The policy, called a feed-in tariff, offers small-scale residential producers of solar energy long-term contracts (usually at above-market rates) for the electricity they sell. Last week, the Sacramento Municipal Utility District, which serves 1.4 million people, approved a feed-in tariff that allows residential Sacramento homeowners with solar panels a chance to sign up for 10, 15 or 20 years of guaranteed payments. The policy will take effect next January. The city of Gainesville, Fla., adopted a feed-in tariff this spring, as did Vermont. Washington state also has such a policy, and Hawaii is currently considering one.

While feed-in tariffs are most closely associated with solar photovoltaic panels, utilities managing the programs in Vermont and Sacramento will also pay a set price for electricity generated from other renewable energy sources, like wind.

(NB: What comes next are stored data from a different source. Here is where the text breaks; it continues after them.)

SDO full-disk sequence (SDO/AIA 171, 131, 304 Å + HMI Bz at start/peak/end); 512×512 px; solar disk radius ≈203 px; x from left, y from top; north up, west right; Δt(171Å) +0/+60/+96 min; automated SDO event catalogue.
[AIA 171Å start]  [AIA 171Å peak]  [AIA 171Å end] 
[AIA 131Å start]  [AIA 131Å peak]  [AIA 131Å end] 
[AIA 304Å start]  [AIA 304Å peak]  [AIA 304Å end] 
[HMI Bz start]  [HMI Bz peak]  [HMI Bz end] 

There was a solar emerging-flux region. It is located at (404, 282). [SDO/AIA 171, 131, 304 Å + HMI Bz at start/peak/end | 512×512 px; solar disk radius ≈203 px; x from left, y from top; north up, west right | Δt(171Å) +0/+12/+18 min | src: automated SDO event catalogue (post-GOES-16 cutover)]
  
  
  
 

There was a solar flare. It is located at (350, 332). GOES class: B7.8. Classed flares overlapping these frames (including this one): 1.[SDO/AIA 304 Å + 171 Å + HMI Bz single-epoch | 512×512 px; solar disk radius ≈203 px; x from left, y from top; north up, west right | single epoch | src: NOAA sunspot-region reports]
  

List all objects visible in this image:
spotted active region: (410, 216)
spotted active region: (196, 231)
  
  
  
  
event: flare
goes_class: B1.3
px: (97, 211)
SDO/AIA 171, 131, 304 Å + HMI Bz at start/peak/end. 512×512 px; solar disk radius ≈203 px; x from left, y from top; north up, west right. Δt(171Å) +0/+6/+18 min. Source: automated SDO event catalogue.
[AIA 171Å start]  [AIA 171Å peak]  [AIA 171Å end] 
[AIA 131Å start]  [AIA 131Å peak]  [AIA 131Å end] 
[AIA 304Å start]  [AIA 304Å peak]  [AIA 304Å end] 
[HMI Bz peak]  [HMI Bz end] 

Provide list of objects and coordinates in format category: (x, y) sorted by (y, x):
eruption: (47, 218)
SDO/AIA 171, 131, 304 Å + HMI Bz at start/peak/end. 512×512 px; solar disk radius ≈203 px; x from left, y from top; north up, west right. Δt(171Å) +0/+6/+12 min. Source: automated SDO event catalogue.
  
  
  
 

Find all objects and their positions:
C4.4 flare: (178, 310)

The Sacramento program is open to homeowners who are not participating in another program, called net metering, which allows anyone whose system is producing more electricity than they need to sell the excess back to the utility, thus reducing their electric bill. But once their bill falls to zero, the residential homeowner gets no more money from the system.

Jon Bertolino, a spokesman for the Sacramento California utility, said that customers with land to spare had been asking whether, if they put up small solar farms, the utility would buy the excess electricity.

As long as they are not part of the net-metering program and not seeking the $2.80 $1.90- to $2.20 per watt ratepayer subsidy for their new panels under the state’s “Million Solar Roofs” program, Mr. Bertolino said, small generators can sell their power to S.M.U.D. (Sacramento Municipal Utility District) The rates would depend on the time of day the power is generated, ranging from a low of 5 or 6 cents a kilowatt-hour to 30 cents on a hot summer afternoon; the size of eligible systems is capped at 5 megawatts (and the program overall has a 100-megawatt cap).

The Vermont law caps the size of individual systems at 2.2 megawatts. Solar energy fetches a fixed price of 30 cents a kilowatt-hour, and other forms of renewables fetch lower rates.